1. In patients COVID-19, the combination of inhaled and intranasal ciclesonide did not show a statistically significant improvement of respiratory symptoms.
Evidence Rating Level: 1 (Excellent)
COVID-19 has represented a significant cause of morbidity and mortality since its emergence. Respiratory symptoms tend to be commonly present in those infected with this virus. Ciclesonide is a corticosteroid used in inhaled form to treat asthma and intranasally to treat allergic rhinitis. This randomised controlled trial aimed to evaluate whether early administration of ciclesonide decreases respiratory symptoms in adults with COVID-19. 203 participants were randomized to either inhaled and intranasal ciclesonide (n=105) or inhaled and intranasal saline placebo (n=98).

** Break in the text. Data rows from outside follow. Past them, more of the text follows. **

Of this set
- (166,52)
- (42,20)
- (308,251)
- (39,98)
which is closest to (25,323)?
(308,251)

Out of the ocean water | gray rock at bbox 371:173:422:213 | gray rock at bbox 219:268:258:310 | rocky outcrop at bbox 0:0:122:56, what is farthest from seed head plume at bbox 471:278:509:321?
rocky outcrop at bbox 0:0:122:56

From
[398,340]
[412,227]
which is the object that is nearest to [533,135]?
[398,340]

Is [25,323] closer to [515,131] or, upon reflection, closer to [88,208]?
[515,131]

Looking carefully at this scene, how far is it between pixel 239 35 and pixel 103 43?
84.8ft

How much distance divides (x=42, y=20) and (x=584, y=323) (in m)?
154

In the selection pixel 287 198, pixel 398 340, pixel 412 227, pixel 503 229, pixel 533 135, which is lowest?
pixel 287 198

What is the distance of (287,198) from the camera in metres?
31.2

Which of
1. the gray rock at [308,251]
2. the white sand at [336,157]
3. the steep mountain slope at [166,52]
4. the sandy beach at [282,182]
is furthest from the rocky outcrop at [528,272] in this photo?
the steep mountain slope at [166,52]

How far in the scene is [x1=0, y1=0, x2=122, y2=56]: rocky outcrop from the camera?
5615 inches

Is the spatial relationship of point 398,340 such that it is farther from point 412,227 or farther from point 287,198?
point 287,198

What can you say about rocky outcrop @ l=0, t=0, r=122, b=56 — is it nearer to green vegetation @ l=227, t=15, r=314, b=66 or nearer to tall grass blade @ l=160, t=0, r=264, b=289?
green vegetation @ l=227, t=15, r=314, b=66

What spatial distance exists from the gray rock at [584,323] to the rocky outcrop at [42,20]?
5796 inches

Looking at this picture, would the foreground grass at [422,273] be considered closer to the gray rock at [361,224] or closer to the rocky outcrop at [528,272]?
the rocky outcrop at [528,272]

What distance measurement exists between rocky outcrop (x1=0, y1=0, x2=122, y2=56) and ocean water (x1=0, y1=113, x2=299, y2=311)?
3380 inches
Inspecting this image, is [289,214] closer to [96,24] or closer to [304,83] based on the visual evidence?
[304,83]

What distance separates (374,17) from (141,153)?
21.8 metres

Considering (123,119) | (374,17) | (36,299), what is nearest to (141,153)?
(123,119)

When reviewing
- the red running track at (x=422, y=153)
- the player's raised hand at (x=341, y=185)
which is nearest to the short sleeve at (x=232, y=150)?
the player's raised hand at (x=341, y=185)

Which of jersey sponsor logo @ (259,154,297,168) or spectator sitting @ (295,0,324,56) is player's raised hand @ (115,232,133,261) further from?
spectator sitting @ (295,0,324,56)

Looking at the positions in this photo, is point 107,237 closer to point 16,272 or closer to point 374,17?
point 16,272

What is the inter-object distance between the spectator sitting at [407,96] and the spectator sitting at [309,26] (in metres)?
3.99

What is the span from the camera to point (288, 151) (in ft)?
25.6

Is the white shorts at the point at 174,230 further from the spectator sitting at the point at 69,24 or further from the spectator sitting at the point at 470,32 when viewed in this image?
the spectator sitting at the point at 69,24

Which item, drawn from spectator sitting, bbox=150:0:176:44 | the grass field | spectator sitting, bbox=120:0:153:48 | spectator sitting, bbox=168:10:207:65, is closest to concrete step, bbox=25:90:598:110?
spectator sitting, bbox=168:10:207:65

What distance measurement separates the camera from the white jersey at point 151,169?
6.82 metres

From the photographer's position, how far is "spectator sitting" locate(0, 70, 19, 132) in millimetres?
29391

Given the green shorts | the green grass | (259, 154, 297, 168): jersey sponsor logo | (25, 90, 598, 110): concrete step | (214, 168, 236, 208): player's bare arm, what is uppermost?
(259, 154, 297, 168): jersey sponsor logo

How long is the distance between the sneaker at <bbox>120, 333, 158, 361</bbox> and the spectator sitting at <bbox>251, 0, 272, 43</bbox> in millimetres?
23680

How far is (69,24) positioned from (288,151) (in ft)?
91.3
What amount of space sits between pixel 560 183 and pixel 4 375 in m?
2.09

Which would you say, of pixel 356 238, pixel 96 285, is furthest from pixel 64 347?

The median age of participants was 35 years (interquartile range 27 – 46 years) and 109 (54%) were female. All included participants had confirmed covid-19 and at least one of the following symptoms: fever, cough, shortness of breath, chest congestion, or chest tightness). The primary outcome was defined as resolution of self-reported fever and all respiratory symptoms at day 7 of treatment. It was found that the proportion of participants with resolved symptoms by day 7 did not differ significantly between the intervention group (n = 42 from 105; 40%) and control group (n = 34 from 98; 35%). The adjusted risk difference was 5.5% (95% CI, -7.8% – 18.8%). The secondary outcomes included were hospital admission, death due to COVID-19, and resolution of symptoms by day 14. There were no statistically significant differences found in any of these outcomes. No deaths occurred during this study. 69 of 105 (66%) patients had resolution in the intervention group compared to 57 of 98 (58%) in placebo group, with an adjusted risk difference of 7.5% (95% CI, -5.9% – 20.8%). Therefore, the study concluded that younger healthier populations with COVID-19 did not improve respiratory symptoms. As this is one of the only trials focusing on this population, future directions for research should include examining different classes of inhaled corticosteroids to determine their effects.